The goal is to divide opposition voices. In 2018, the most critical citizens of power abstained, voted for Ksenia Sobchak or voted for the systemic opposition (communist or nationalist parties). The Russian president also gains more participation, enough to legitimize his vote, which he can also present as competitive. The campaign topics presented by Ekaterina Dontsova also seem to correspond to the understanding of social anger, as seen by the Russian intelligence services. The traditional opposition is concerned regarding political repression: the candidate calls for the release of political prisoners. A social anger appeared outside of the opposition with the war: it thus speaks of peace and the return of the men mobilized from the front…

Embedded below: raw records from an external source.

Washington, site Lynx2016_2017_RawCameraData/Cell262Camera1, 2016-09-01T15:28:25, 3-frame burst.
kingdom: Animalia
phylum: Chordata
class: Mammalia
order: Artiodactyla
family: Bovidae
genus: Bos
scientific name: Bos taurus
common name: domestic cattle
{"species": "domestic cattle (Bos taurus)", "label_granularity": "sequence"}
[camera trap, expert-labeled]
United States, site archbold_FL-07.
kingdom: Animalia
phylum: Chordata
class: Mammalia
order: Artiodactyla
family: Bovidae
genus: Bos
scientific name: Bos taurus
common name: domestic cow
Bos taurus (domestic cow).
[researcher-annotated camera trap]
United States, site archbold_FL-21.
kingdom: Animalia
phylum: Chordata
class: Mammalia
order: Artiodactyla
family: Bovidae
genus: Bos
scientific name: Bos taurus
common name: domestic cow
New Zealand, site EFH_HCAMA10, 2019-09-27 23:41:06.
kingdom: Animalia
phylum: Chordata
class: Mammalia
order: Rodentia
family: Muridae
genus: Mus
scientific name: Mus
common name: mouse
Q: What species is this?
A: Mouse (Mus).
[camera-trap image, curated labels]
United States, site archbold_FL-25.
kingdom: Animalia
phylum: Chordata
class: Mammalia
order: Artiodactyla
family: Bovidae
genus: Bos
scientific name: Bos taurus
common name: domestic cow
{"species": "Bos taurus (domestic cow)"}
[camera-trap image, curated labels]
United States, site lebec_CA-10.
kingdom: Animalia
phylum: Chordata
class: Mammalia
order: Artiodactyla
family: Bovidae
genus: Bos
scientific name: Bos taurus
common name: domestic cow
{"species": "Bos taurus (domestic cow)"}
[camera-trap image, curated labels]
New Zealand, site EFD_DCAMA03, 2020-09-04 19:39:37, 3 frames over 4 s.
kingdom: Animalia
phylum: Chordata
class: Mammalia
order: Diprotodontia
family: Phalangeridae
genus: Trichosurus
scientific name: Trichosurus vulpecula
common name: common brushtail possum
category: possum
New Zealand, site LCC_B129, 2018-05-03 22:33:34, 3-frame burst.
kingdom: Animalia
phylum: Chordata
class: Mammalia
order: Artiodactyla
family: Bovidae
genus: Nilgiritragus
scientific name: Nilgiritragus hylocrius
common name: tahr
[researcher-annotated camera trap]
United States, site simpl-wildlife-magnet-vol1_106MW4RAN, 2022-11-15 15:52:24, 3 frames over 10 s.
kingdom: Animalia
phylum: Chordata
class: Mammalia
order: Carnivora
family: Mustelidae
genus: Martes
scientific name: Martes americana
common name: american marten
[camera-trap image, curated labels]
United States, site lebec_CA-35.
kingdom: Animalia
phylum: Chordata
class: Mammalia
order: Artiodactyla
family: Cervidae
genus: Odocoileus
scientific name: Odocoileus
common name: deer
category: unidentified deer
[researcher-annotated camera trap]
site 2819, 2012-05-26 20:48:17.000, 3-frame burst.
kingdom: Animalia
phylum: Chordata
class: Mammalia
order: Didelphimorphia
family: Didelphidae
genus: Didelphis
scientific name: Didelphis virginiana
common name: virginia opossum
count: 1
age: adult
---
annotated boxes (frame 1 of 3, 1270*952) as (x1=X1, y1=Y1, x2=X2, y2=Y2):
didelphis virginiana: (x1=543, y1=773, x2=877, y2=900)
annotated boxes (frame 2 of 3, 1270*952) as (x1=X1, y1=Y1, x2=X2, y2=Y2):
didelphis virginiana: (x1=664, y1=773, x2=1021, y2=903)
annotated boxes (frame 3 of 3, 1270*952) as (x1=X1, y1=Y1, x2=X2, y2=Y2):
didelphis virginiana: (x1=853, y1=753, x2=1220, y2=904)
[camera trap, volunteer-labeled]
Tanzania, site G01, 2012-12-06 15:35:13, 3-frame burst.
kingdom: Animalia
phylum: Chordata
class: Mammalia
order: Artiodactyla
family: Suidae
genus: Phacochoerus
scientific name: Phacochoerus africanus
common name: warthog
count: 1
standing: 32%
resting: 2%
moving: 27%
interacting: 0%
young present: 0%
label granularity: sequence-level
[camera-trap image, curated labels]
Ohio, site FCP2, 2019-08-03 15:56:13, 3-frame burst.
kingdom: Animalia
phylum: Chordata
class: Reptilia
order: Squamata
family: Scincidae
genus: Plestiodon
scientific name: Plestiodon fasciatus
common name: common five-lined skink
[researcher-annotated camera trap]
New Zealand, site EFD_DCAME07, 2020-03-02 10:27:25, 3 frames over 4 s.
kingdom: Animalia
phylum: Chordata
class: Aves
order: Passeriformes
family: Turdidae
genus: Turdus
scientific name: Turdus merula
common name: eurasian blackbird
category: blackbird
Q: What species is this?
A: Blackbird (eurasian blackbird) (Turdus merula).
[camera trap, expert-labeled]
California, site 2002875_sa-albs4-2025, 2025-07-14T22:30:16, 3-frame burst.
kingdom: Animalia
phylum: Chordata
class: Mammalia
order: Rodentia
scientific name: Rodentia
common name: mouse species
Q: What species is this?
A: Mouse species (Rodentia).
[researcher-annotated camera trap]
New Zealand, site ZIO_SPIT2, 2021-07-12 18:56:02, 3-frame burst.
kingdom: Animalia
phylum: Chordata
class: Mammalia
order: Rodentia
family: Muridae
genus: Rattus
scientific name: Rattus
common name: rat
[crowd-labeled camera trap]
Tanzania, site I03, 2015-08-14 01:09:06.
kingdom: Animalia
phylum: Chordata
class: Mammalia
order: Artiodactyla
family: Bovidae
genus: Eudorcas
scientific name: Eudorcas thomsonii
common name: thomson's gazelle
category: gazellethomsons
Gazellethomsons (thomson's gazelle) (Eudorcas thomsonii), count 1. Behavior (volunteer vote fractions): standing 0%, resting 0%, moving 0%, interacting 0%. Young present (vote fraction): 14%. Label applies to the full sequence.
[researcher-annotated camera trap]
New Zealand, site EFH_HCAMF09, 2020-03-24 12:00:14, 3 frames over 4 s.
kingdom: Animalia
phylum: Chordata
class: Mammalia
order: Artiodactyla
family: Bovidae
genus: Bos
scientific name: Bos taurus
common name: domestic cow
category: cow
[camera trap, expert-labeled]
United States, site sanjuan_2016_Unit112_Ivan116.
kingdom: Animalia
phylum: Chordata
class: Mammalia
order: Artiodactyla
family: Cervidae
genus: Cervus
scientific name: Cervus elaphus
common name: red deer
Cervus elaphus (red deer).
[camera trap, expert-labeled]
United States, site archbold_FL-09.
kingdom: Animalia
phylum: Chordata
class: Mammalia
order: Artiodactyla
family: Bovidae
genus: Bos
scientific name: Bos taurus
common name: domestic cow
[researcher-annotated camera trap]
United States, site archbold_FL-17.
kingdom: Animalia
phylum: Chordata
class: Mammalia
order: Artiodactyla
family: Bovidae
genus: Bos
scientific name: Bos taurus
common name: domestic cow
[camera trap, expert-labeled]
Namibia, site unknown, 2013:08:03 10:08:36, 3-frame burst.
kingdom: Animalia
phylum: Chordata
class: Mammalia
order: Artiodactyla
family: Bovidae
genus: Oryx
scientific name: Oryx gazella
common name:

Candidates have until January 25 to submit their 300,000 signatures to the central electoral commission. In the past, this institution under total control of the Kremlin had invalidated the signatures of numerous opponents to prevent their participation in the elections. If the commission validates Ekaterina Dontsova’s candidacy at this deadline, suspicions once morest her regarding her real motivations will only increase within the Russian opposition.

Just nominated as a presidential candidate, he pledges allegiance to Putin

Russian nationalist and Kremlin loyalist Leonid Slutski, named Tuesday by his party as candidate for the March 2024 presidential election, immediately promised that Vladimir Putin’s victory will be “enormous”. Mr. Slutski’s Liberal Democratic Party (LDPR) is one of the political groups constituting the parliamentary opposition on paper, but which in reality supports the master of the Kremlin.

Leonid Sloutski is the first candidate designated to face Mr. Putin, and a few others, equally attached to the Russian leader, should follow. “I am not going to call for a vote once morest Putin. Voting for Slutsky and voting for the LDPR is absolutely not voting once morest Putin,” he told the press on Tuesday.

This 55-year-old MP, who also chairs the Duma Foreign Affairs Committee, is a fervent supporter of the assault launched by Vladimir Putin once morest Ukraine almost two years ago. In 2018, he was accused of sexual harassment by several Russian journalists. A Duma Commission did not follow up on these accusations, which were rejected outright by the person concerned.